- [Text extract]:
╭──

Q 13: Ultra-cold Atoms, Ions and BEC I (joint session A/Q)

Q 13.5: Vortrag

Montag, 6. März 2023, 18:15–18:30, F303

A strontium quantum gas microscope with cavity-enhanced optical lattices — •Valentin Klüsener^1,2, Dimitry Yankelev^1,2, Jan Trautmann^1,2, Sebastian Pucher^1,2, Felix Spriestersbach^1,2, Immanuel Bloch^1,3,2, and Sebastian Blatt^1,3,2 — ¹Max-Planck-Institut für Quantenoptik, Hans-Kopfermann-Straße 1, 85748 Garching, Germany — ²Munich Center for Quantum Science and Technology, 80799 München, Germany — ³Fakultät für Physik, Ludwig-Maximilians-Universität München, 80799 München, Germany

Alkaline-earth atoms in optical lattices have emerged as a powerful platform for precision measurements, quantum simulation and quantum computation with neutral atoms. We present a setup combining techniques developed for optical atomic clocks and quantum gas microscopes, thus marrying high frequency resolution with microscopic spatial resolution. We demonstrate single-site and single-atom resolved fluorescence imaging of individual strontium atoms in a large and homogeneous cavity enhanced optical lattice. To prepare a two-dimensional system we optically address a single layer of the optical lattice on the ultra-narrow 1S0-3P2 transition. The required high spatial resolution is achieved by application of a magnetic field gradient and precise engineering of lattice light shifts. We perform high resolution fluorescence imaging of single atoms by employing a two color imaging scheme. Narrow-line sideband cooling suppresses heating and allows to maintain low temperatures during the imaging process.

╰──

(Entries for bounding-box labeling)
╭──

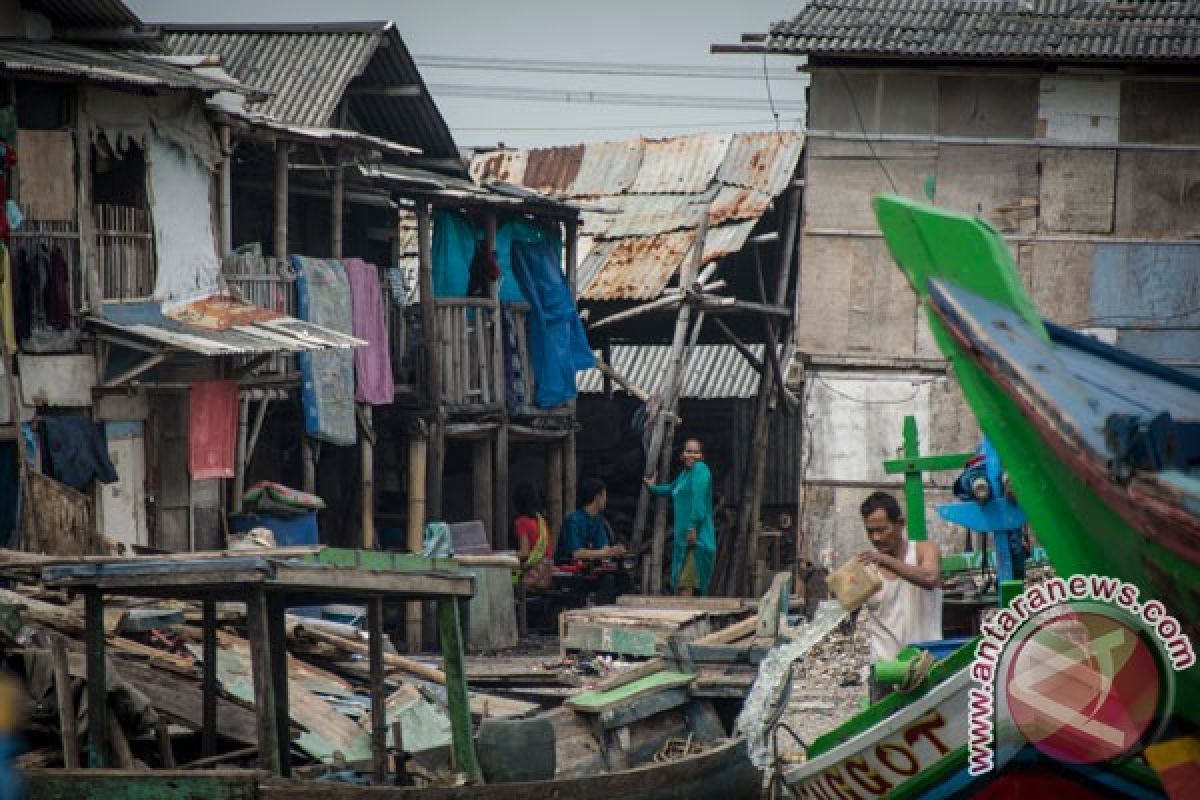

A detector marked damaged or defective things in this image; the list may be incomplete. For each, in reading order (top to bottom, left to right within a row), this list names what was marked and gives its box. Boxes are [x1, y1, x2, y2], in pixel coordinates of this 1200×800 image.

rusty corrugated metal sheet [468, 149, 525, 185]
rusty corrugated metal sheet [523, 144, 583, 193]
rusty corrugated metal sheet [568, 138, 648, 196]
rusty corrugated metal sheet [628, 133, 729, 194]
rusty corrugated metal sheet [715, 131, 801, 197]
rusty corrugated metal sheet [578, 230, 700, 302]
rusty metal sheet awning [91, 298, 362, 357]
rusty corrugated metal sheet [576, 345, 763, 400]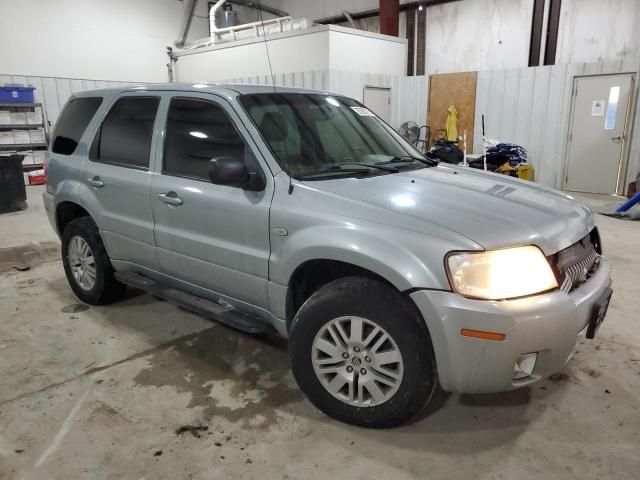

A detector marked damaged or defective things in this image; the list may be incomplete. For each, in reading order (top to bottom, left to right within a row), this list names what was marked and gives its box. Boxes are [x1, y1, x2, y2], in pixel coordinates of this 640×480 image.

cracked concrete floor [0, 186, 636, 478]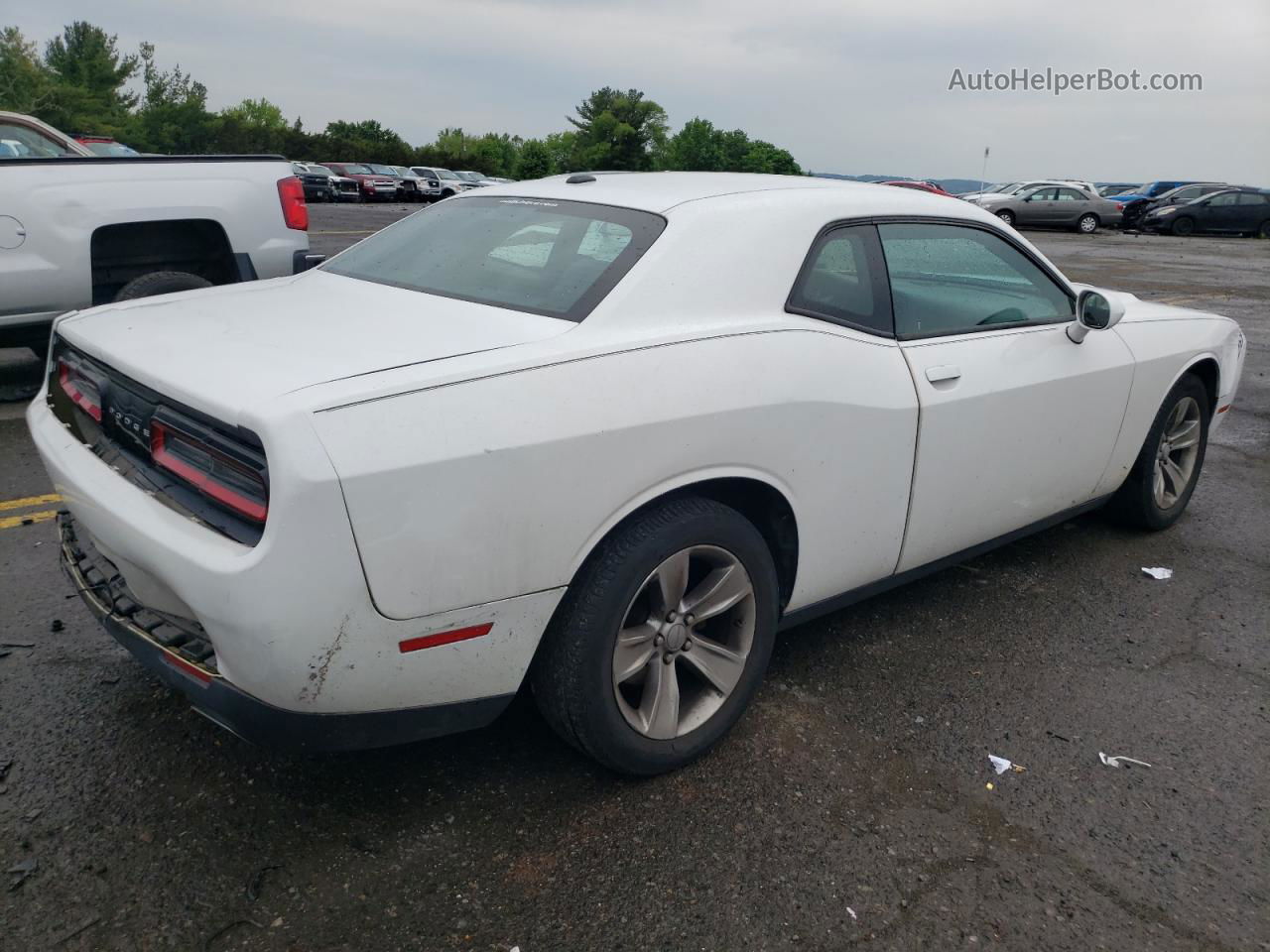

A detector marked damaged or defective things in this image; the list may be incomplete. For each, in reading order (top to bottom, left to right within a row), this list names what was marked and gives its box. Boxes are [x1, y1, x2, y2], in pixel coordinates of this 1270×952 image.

╰──

- [What is needed]: Reproduce the strontium quantum gas microscope abstract above in full, word for word.

- [Solution for this problem]:
Q 13: Ultra-cold Atoms, Ions and BEC I (joint session A/Q)

Q 13.5: Vortrag

Montag, 6. März 2023, 18:15–18:30, F303

A strontium quantum gas microscope with cavity-enhanced optical lattices — •Valentin Klüsener^1,2, Dimitry Yankelev^1,2, Jan Trautmann^1,2, Sebastian Pucher^1,2, Felix Spriestersbach^1,2, Immanuel Bloch^1,3,2, and Sebastian Blatt^1,3,2 — ¹Max-Planck-Institut für Quantenoptik, Hans-Kopfermann-Straße 1, 85748 Garching, Germany — ²Munich Center for Quantum Science and Technology, 80799 München, Germany — ³Fakultät für Physik, Ludwig-Maximilians-Universität München, 80799 München, Germany

Alkaline-earth atoms in optical lattices have emerged as a powerful platform for precision measurements, quantum simulation and quantum computation with neutral atoms. We present a setup combining techniques developed for optical atomic clocks and quantum gas microscopes, thus marrying high frequency resolution with microscopic spatial resolution. We demonstrate single-site and single-atom resolved fluorescence imaging of individual strontium atoms in a large and homogeneous cavity enhanced optical lattice. To prepare a two-dimensional system we optically address a single layer of the optical lattice on the ultra-narrow 1S0-3P2 transition. The required high spatial resolution is achieved by application of a magnetic field gradient and precise engineering of lattice light shifts. We perform high resolution fluorescence imaging of single atoms by employing a two color imaging scheme. Narrow-line sideband cooling suppresses heating and allows to maintain low temperatures during the imaging process.